The golden light of the spiritual phoenix is blinding, radiating power in its raw form; the strength of it unmatched and only rivaled by that of the sphinx.
∞∞∞
The most easily observed aspect of the Higher Realm Shambhala is the strong contrast of colors, from the bright pink and brown of the plentiful trees to the green trims and golden walls of the buildings; so exquisitely built after the ancient Chinese fashions. Too different from what the people of the city were currently used to. Everything here is serene and golden, the power which the place exudes is on another level.
In Hinduism and Tibetan Buddhist tradition Shambhala (Sanskrit: ‘place of peace’ or ‘place of silence’) is an etheric kingdom somewhere in the still intact and existing Chinese Kunlun mountain/volcano (昆仑山), at the margin of heaven and earth, said to be spread out in unequivocally indistinguishable shape from an eight-petalled lotus bloom encompassed by a chain of snow mountains, protecting the lush center with its palace.

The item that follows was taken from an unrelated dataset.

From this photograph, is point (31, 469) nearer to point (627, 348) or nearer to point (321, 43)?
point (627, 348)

The Kunlun Mountains are not only famous for their myths of Shambhala but also because of the white color of jade it produces, which has been used for the earlier mentioned obelisks powering each A-Nation city around the globe. In general, Jade has been the most treasured gemstone in China for thousands of years. It is considered indestructible and gives immortal powers, wherefore back in the Han dynasty emperors were for example buried in suits made of thousands of tiny jade rectangles, sewn together with gold wire in the belief that the body would be preserved.